Southeast Michigan Council of Governments Priority Climate Action Plan

Climate Action Plan

Climate action supports healthier, more affordable living in Southeast Michigan

Client

Southeast Michigan Council of Governments

Population

4,830,000

Schedule

2023-2025

The Problem

In 2023, the Southeast Michigan Council of Governments (SEMCOG) received a federal Climate Pollution Reduction Grant giving them five months to identify implementation-ready projects that would dramatically reduce greenhouse gas emissions while creating good jobs, improving quality of life, and reducing the energy burden faced by 1.3 million disadvantaged residents.

The Problem

How can Southeast Michigan governments reduce emissions while improving air quality in disadvantaged communities?

723k

low-income residents living in neighbourhoods with high air pollution and/or facing high energy bills

50M

metric tons of greenhouse gas emissions from buildings and industry in  2019

The Solution

SEMCOG’s tight timeline required moving on different fronts simultaneously. Part of SSG’s team worked with a task force of over 65 governments, NGOs, private companies, and community groups to evaluate shovel-ready initiatives. Meanwhile SSG’s technical staff quantified emissions and energy cost reductions for selected projects, and identified ways to ensure low-income and disadvantaged communities would benefit first. The approach resulted in practical projects that could be implemented immediately—like an Energy Advisor Program to help homeowners reduce energy pollution and costs—as well as a comprehensive Priority Climate Action Plan.

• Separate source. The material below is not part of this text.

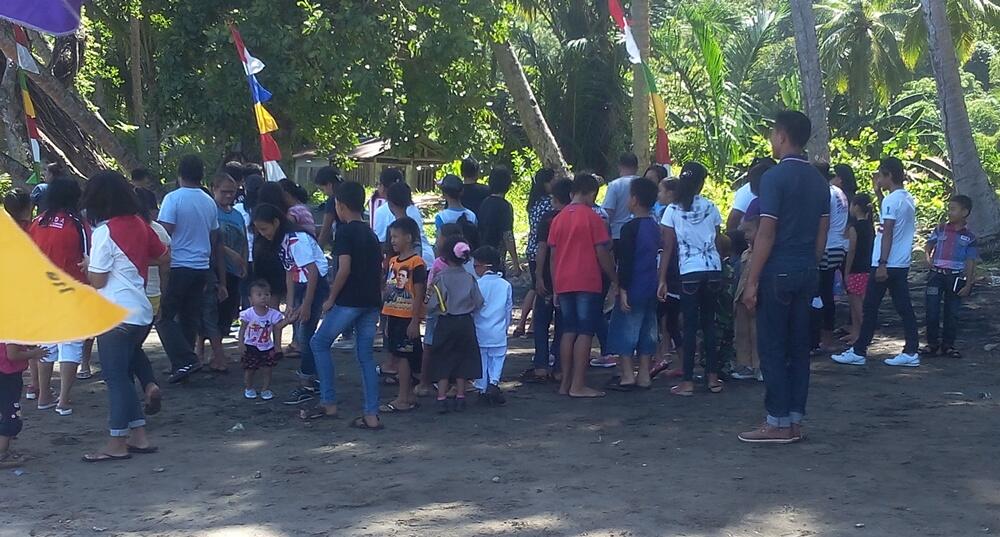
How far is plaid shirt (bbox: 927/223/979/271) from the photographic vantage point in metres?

The Plan prioritizes projects that rapidly lower emissions from electricity generation, industry, transportation, buildings, agriculture, and waste while enhancing natural areas to sequester carbon. Every measure was suggested or supported by local governments and regional stakeholders in Southeast Michigan. Many of them will create good jobs, reduce long-term energy costs, and improve housing, waste management, and transportation systems.

The Outcome

Measures identified in SEMCOG’s Priority Climate Action Plan will result in:

~115

new jobs annually for every $1 million invested in climate action

$1,300

average reduction in annual household energy bills

*as compared to a business-as-planned scenario. See the SEMCOG Priority Climate Action Plan for more details.

Outcome

Key Takeaways

The PCAP promoted measures that could be implemented immediately and address health and social issues while reducing pollution. To lower energy costs and improve indoor air quality, SSG worked with SEMCOG to develop an Energy Advisor Service to support homeowners with energy audits, retrofits, electrification, and solar installations with focus on supporting low-income communities. To cover costs, the service would weave together rebates, bulk purchase opportunities, grants, tax refunds, and financing from Michigan’s Green Bank.

Buildings account for 37% of the region’s GHG emissions. Improving energy efficiency in buildings through retrofits and requirements for new buildings, reduces energy use, lowers utility bills, and leads to cleaner indoor air and more comfortable living conditions—benefitting millions of residents.

Southeast Michigan is home to much of North America’s vehicle manufacturing industry. Reducing transportation emissions across the U.S. will require auto manufacturers to expand their production of emissions-free vehicles. 18.3 new jobs will be created in Southeast Michigan for every million dollars invested in capital costs for expanding EV manufacturing.